++++ Supplied passage
Secondly, provided the open loop terminals support EMV payment brands, open loop systems are globally interoperable by default. Conversely, closed loop systems are almost always proprietary, so corresponding cards and payment methods will only work in their specific location.
Thirdly, open loop systems’ use of EMV bank cards means they don’t require passengers to apportion funds to specific pre-pay cards like closed loop systems do, making them more versatile. Furthermore, most open loop systems offer the same daily or weekly fare capping as closed systems, so there are no downsides for customers.
Open loop systems aren’t for everyone – yet
It’s natural to assume every transport agency is in the process of migrating to open loop systems as quickly as possible, but that isn’t the case. Why? Because open loop still has several drawbacks that need to be addressed before it becomes the top choice for everyone.
For example, a major issue with an open loop system is the fact there’s no viable payment alternative for customers who don’t possess an EMV card or don’t want to use the cards they do have in this manner. Consequently, agencies using open loop systems still need to provide an alternative solution as well.
Another issue is the fact that agencies using open loop systems must pay merchant-service fees to the banks to collect fare revenue. An agency the size of TfL can use its significant size and scale to negotiate favourable rates in areas like this, but smaller agencies don’t have that luxury. In addition, regulations in the UK, as in the European Union, cap interchange rates at 0.2% for debit payments and 0.3% for credit, which is much lower than in other countries like the US.
A final stumbling block for current open loop systems is the problem they have with customer concessions, which many agencies see as a deal breaker. A significant number of transport customers qualify for concessions, such as students, pensioners, veterans and more.
++++++++
++++ Supplied records
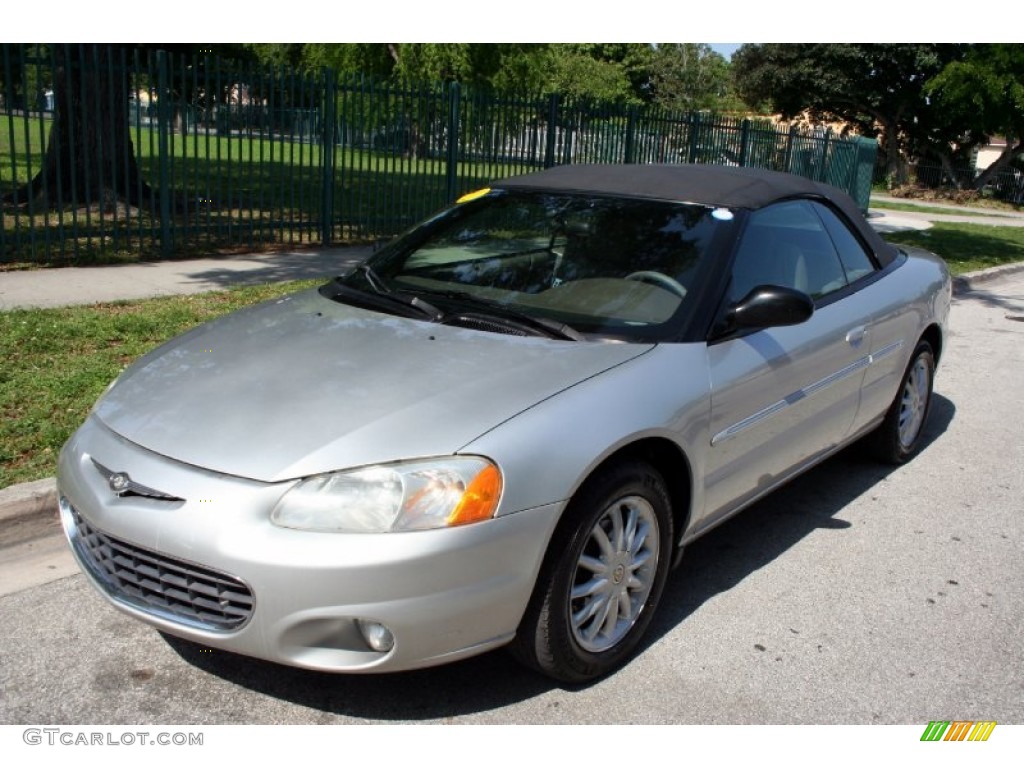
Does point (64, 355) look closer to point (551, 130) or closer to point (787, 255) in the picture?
point (787, 255)

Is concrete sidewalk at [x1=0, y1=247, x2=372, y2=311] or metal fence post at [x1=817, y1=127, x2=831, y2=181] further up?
metal fence post at [x1=817, y1=127, x2=831, y2=181]

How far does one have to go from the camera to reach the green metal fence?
9797mm

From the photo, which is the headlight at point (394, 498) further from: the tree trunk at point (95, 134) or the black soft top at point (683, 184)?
the tree trunk at point (95, 134)

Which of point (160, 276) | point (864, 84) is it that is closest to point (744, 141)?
point (160, 276)

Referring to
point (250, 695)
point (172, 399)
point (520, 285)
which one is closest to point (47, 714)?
point (250, 695)

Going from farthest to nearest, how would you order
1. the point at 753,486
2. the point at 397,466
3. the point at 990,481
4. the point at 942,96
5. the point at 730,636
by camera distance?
the point at 942,96, the point at 990,481, the point at 753,486, the point at 730,636, the point at 397,466

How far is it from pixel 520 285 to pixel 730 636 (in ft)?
5.02

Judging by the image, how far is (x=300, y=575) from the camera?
2.63m

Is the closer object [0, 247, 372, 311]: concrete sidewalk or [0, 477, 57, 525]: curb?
[0, 477, 57, 525]: curb

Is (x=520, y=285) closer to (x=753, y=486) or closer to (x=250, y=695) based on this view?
(x=753, y=486)

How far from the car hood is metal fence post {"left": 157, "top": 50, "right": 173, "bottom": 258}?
6905 millimetres

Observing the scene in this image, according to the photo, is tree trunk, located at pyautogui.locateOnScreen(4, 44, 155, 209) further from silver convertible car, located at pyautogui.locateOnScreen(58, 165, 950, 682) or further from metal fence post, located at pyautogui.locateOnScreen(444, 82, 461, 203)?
silver convertible car, located at pyautogui.locateOnScreen(58, 165, 950, 682)

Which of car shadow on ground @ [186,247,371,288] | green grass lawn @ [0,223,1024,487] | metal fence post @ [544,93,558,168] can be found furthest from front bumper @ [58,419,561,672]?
metal fence post @ [544,93,558,168]

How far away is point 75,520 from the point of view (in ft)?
10.4
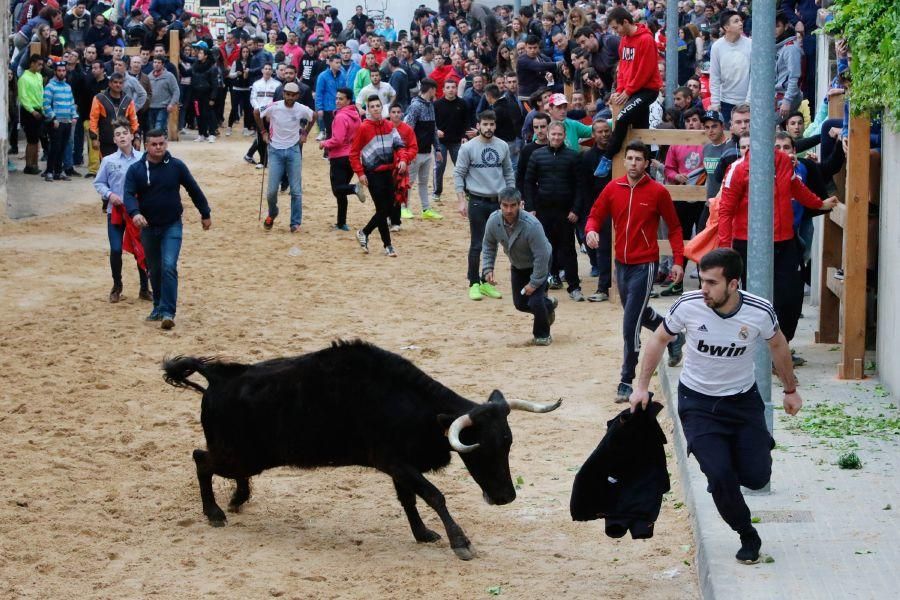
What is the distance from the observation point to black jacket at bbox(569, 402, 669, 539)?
296 inches

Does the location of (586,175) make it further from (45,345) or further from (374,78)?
Result: (374,78)

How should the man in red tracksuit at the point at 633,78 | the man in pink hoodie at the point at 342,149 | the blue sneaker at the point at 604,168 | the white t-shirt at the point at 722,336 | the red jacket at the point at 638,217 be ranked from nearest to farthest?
the white t-shirt at the point at 722,336 → the red jacket at the point at 638,217 → the man in red tracksuit at the point at 633,78 → the blue sneaker at the point at 604,168 → the man in pink hoodie at the point at 342,149

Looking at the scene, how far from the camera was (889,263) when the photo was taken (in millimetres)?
11430

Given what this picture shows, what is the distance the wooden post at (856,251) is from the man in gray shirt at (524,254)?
308cm

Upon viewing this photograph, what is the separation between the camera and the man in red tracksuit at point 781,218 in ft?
36.6

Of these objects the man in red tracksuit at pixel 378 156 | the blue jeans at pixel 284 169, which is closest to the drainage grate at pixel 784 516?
the man in red tracksuit at pixel 378 156

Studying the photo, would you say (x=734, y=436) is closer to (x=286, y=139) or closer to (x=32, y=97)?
(x=286, y=139)

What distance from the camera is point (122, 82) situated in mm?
23859

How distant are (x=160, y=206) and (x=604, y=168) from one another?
5.31 metres

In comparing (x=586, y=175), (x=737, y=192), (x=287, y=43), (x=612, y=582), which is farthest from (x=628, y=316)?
(x=287, y=43)

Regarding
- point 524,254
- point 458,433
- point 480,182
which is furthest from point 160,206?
point 458,433

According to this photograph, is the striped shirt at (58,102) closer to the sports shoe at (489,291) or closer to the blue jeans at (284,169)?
the blue jeans at (284,169)

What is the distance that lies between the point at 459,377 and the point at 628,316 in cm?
205

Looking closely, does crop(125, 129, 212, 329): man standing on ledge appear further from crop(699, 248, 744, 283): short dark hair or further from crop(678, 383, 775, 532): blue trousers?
crop(699, 248, 744, 283): short dark hair
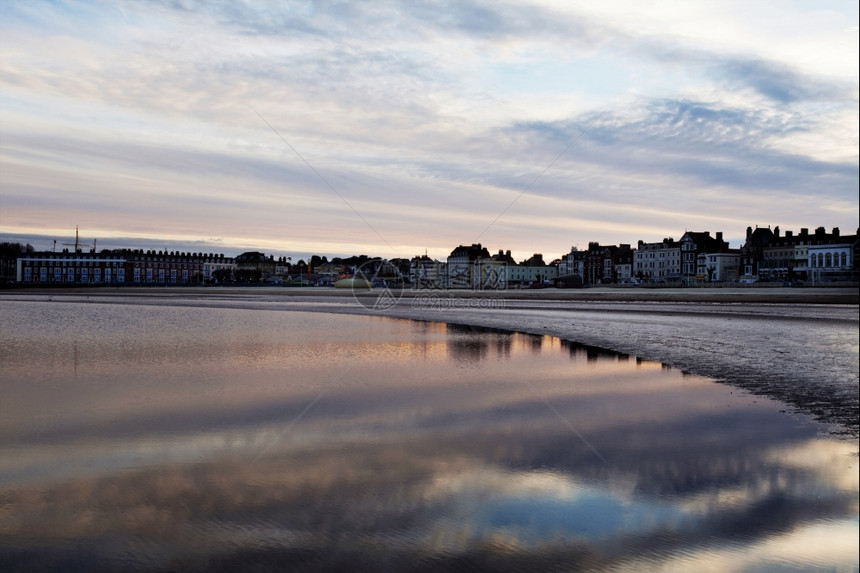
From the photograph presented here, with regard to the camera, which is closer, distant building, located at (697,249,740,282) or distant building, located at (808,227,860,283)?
distant building, located at (808,227,860,283)

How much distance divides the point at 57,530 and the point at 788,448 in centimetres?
880

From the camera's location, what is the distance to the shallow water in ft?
18.5

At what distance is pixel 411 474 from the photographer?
772cm

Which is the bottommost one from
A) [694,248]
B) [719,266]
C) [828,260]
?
[719,266]

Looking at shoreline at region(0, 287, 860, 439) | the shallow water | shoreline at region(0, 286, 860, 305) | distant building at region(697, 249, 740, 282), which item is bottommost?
the shallow water

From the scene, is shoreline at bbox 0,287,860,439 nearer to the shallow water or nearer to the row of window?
the shallow water

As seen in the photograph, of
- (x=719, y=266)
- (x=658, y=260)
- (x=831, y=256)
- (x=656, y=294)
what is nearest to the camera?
(x=656, y=294)

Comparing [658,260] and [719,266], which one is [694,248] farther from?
[658,260]

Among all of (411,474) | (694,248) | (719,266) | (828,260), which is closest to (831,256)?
(828,260)

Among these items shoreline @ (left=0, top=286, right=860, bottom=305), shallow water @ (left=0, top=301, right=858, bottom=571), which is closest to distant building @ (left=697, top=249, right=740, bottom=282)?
shoreline @ (left=0, top=286, right=860, bottom=305)

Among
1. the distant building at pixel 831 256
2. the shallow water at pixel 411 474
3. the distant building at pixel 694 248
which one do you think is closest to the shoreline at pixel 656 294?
the distant building at pixel 831 256

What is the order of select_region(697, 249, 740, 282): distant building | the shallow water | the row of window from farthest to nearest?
select_region(697, 249, 740, 282): distant building → the row of window → the shallow water

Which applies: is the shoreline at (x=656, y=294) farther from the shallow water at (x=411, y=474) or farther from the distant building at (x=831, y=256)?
the shallow water at (x=411, y=474)

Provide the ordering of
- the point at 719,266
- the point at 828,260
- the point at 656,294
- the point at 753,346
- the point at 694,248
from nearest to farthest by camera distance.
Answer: the point at 753,346, the point at 656,294, the point at 828,260, the point at 719,266, the point at 694,248
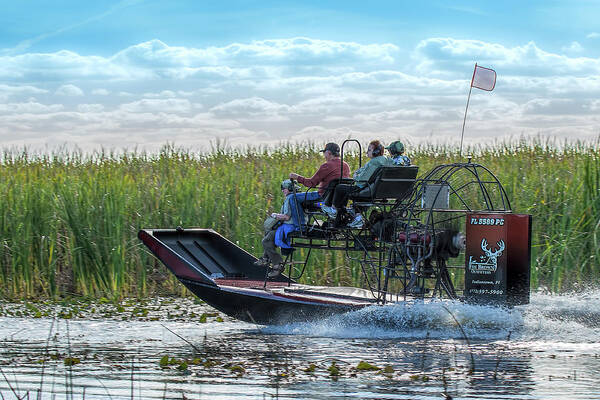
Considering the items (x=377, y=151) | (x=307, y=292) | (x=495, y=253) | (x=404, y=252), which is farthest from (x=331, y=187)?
(x=495, y=253)

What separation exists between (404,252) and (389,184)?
2.58 feet

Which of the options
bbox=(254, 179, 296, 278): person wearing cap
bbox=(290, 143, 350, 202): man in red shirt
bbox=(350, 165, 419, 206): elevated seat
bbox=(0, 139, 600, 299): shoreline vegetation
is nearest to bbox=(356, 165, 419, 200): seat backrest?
bbox=(350, 165, 419, 206): elevated seat

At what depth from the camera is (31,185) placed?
14031 millimetres

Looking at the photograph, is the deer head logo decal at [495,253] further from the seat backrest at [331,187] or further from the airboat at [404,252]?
the seat backrest at [331,187]

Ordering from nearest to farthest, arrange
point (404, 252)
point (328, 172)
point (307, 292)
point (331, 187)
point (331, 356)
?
point (331, 356), point (404, 252), point (331, 187), point (328, 172), point (307, 292)

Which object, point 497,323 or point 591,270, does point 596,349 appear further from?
point 591,270

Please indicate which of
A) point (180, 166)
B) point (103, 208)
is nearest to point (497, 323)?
point (103, 208)

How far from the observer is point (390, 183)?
9.18 m

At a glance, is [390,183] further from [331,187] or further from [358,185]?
[331,187]

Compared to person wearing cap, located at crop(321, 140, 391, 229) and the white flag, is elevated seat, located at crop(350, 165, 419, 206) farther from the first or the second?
the white flag

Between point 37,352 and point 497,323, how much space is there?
15.1ft

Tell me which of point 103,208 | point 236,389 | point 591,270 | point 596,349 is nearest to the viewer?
point 236,389

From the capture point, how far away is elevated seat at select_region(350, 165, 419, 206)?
9.09 meters

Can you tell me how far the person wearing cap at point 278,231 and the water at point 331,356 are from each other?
2.87ft
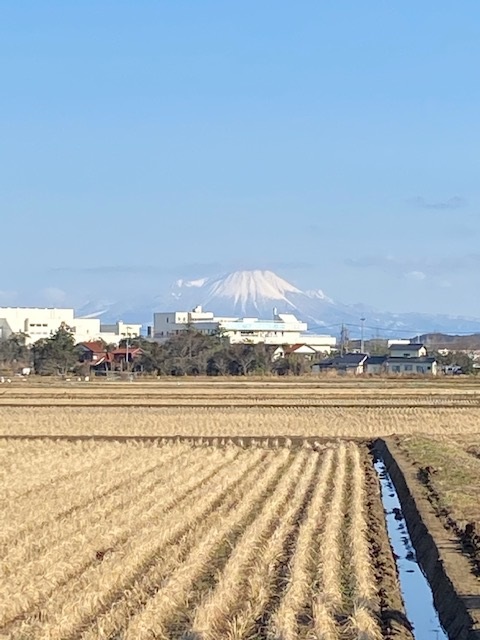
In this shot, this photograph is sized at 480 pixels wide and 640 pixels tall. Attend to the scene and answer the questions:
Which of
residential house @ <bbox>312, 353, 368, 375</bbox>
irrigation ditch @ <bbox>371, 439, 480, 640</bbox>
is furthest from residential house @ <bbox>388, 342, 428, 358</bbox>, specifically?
irrigation ditch @ <bbox>371, 439, 480, 640</bbox>

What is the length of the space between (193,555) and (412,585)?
237cm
++++++++
◆ **Set task 1**:
Answer these from the passage on open loop fare systems:
(a) What is the cap on interchange rates for credit payments in the UK?
(b) Which groups are listed as examples of customers who qualify for concessions?
(c) Why will closed loop cards and payment methods only work in their specific location?
◆ **Set task 2**:
Quote the passage on open loop fare systems, starting at "Another issue is" and ending at "veterans and more.".
The rows are separate material and have nothing to do with the passage.

◆ **Correct answer 1**:
(a) 0.3%
(b) Students, pensioners and veterans
(c) Because closed loop systems are almost always proprietary.

◆ **Correct answer 2**:
Another issue is the fact that agencies using open loop systems must pay merchant-service fees to the banks to collect fare revenue. An agency the size of TfL can use its significant size and scale to negotiate favourable rates in areas like this, but smaller agencies don’t have that luxury. In addition, regulations in the UK, as in the European Union, cap interchange rates at 0.2% for debit payments and 0.3% for credit, which is much lower than in other countries like the US.
A final stumbling block for current open loop systems is the problem they have with customer concessions, which many agencies see as a deal breaker. A significant number of transport customers qualify for concessions, such as students, pensioners, veterans and more.